This application claims priority from Korean Patent Application No. 2000-30085, filed Jun. 1, 2000, the entirety of which is incorporated herein by reference.
1. Field of the Invention
The invention relates to a method for manufacturing a capacitor in a semiconductor device, and more particularly a method for manufacturing a capacitor in a semiconductor device in which a depletion of oxygen and a leakage current in a dielectric film can be suppressed.
2. Description of the Related Art
Recently, the need for memory elements had increased along with the development of techniques for manufacturing semiconductor devices. In a semiconductor device, a capacitor is used as means for storing data. The electric capacitance of such a capacitor depends on the electrode area and the dielectric constant of a dielectric film interposed between electrodes.
However, as semiconductor devices are highly integrated, the capacitor area given in the semiconductor device is reduced. Accordingly, the electrode area of the capacitor is decreased, thereby causing a reduction in the electric capacitance of the capacitor.

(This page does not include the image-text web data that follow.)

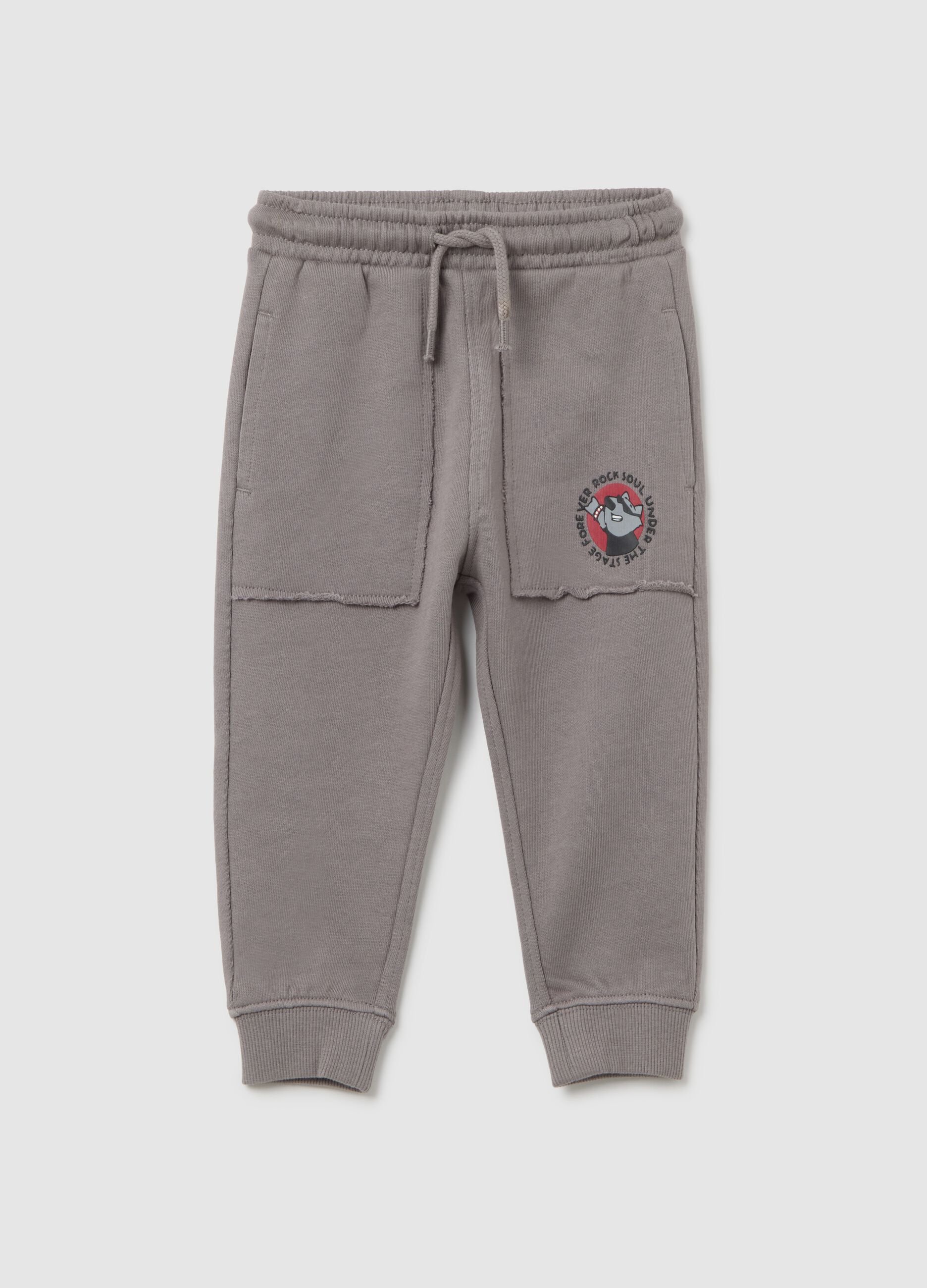 Children's jogger in pure grey cotton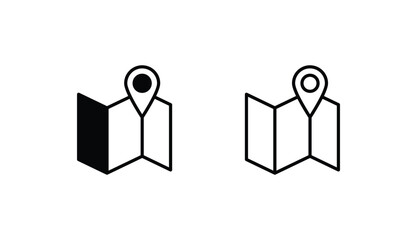 Map icon design with white background stock illustration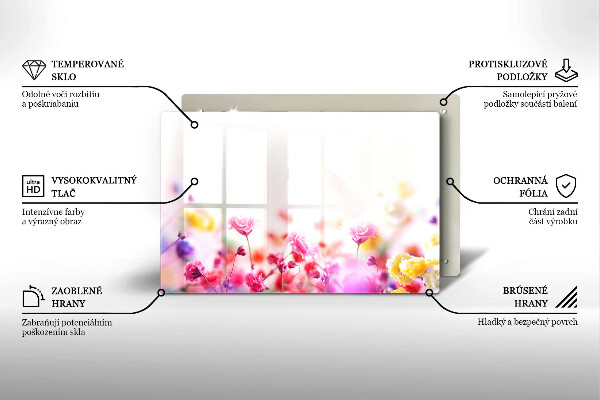 Steklena podloga za rezanje Cvetlični travnik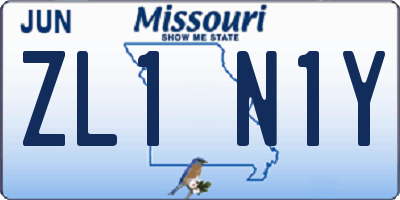 MO license plate ZL1N1Y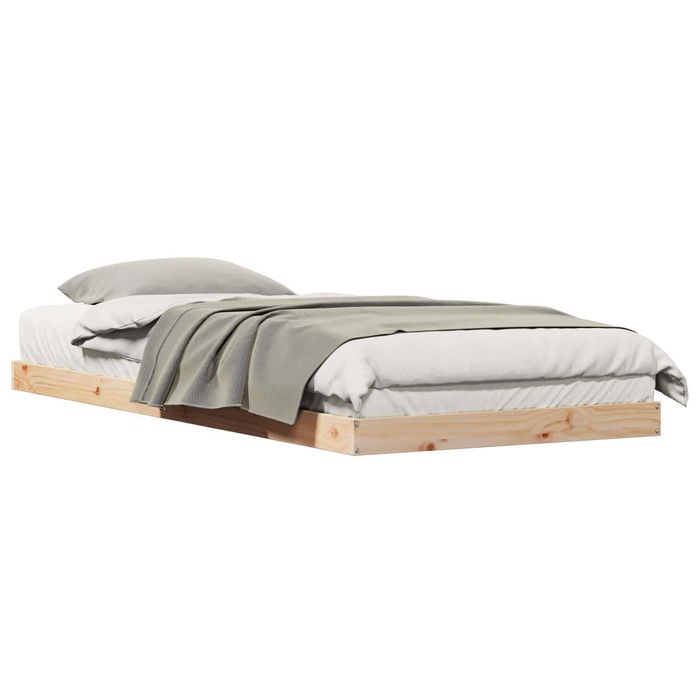Cadru de pat de podea, natural, 90 x 220 cm, lemn masiv de pin VidaXL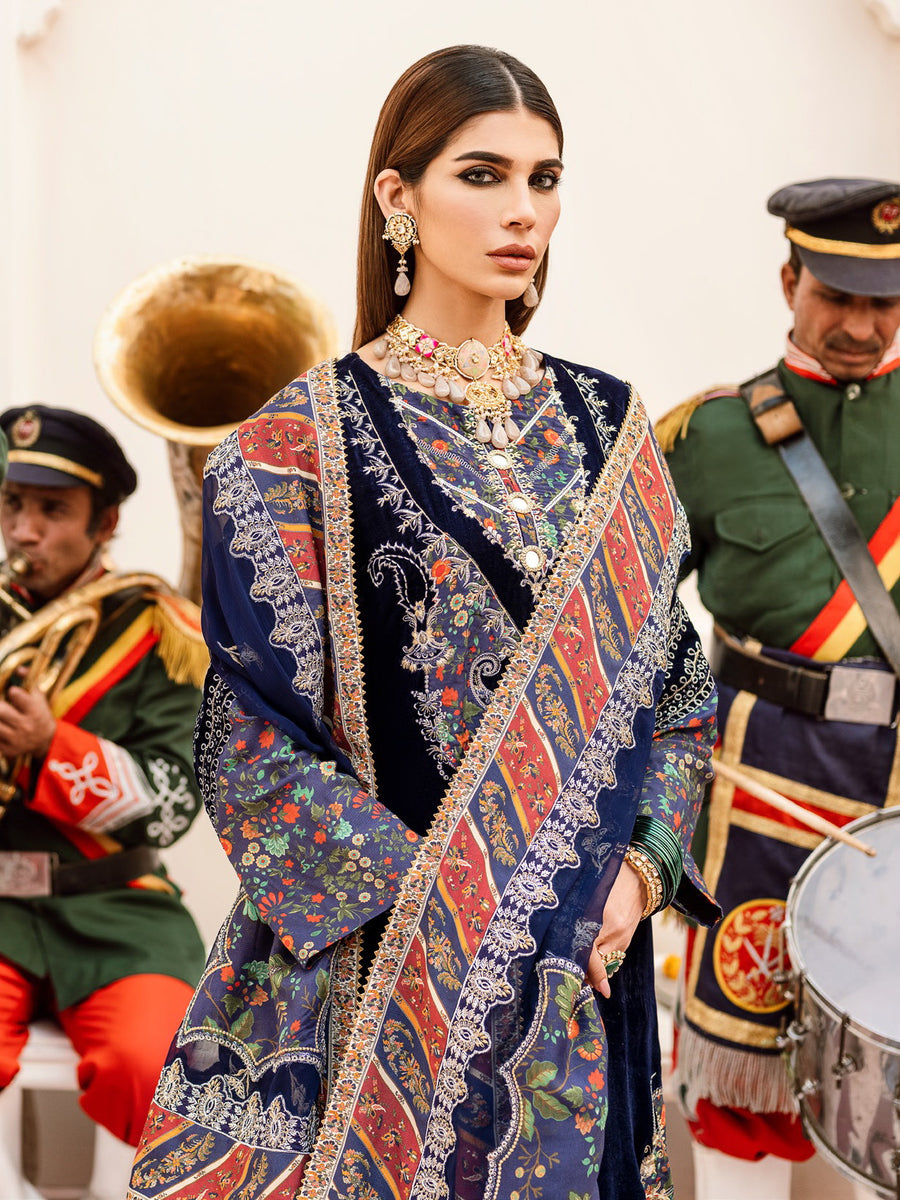 NUREH Shehnai Velvet Luxe Unstitched Embroidered 3Pc Suit NV-21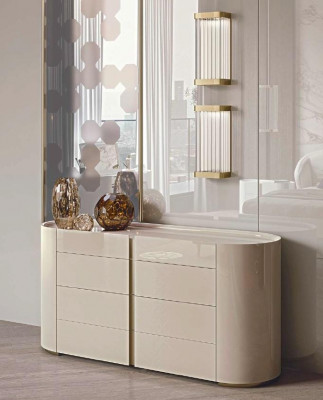 Bed 2x Nightstands Dressing Table with Mirror Stool Set 5 pcs Italian Furniture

In order to solve this problem, a capacitor comprising a TaON thin film of high dielectric constant has been proposed, in which the TaON film has a metal film-insulating film-silicon (MIS) structure. As an upper electrode over the TaON thin film, a laminated structure of a TiN film/a polysilicon film is used.
FIG. 1 is a cross-sectional view illustrating a conventional method for manufacturing a capacitor with a TaON thin film in a semiconductor device.
As shown in FIG. 1, according to the conventional capacitor manufacturing method, a TaON thin film 2 having a high dielectric constant is deposited over a lower electrode 1, for example, a polysilicon film.
Then, a TiN/polysilicon film 3 having a laminated structure is deposited over the TaON thin film 2. The deposition of the TiN/polysilicon film 3 is achieved by forming a TiN thin film in a CVD (Chemical Vapor Deposition) chamber using TiCl4 as a precursor and NH3 as a reaction gas. Thus, a capacitor with an MIS structure is completely formed.
However, there are some problems involved in the conventional method for manufacturing a capacitor of a semiconductor memory device.
For example, when forming the TiN thin film in the CVD chamber using TiCl4 as a precursor and NH3 as a reaction gas during the formation process of the TiN/polysilicon film having a laminated structure conducted after the deposition of the TaON thin film having a high dielectric constant, oxidation may occur between the TiN thin film and the TaON thin film at a CVD chamber temperature around 500xc2x0 C. As a result, oxygen in the TaON thin film migrates to the TiN thin film, whereby a depletion of oxygen occurs within the TaON thin film. Also, there is an increase in leakage current in the capacitor comprised of the TaON thin film.
Therefore, the present invention has been made in order to solve the above-mentioned problems in the related art. The present invention provides a method for manufacturing a capacitor in a semiconductor device, which is capable of preventing deterioration of the dielectric film while suppressing the generation of leakage current in the capacitor.
In accordance with one aspect, the present invention provides a method for manufacturing a capacitor in a semiconductor device, comprising steps of: forming a lower electrode on a semiconductor substrate; forming a nitride film over the lower electrode; forming an amorphous TaON thin film over the nitride film; subjecting the amorphous TaON thin film to a thermal treatment at a high temperature to effect a crystallization thereof; and forming a laminated structure composed of a TiON film and a doped silicon film for an upper electrode over the crystallized TaON thin film.
In accordance with another aspect, the present invention provides a method for manufacturing a capacitor in a semiconductor device, comprising steps of: forming a lower electrode made of a conductive polysilicon film or a conductive amorphous silicon film on a semiconductor substrate; forming a nitride film over the lower electrode; forming an amorphous TaON thin film over the nitride film; crystallizing the TaON thin film by using a furnace in a batch type furnace (batch furnace) or a rapid thermal treatment; and forming a laminated structure composed of a TiON film and a doped silicon film for an upper electrode over the crystallized TaON thin film.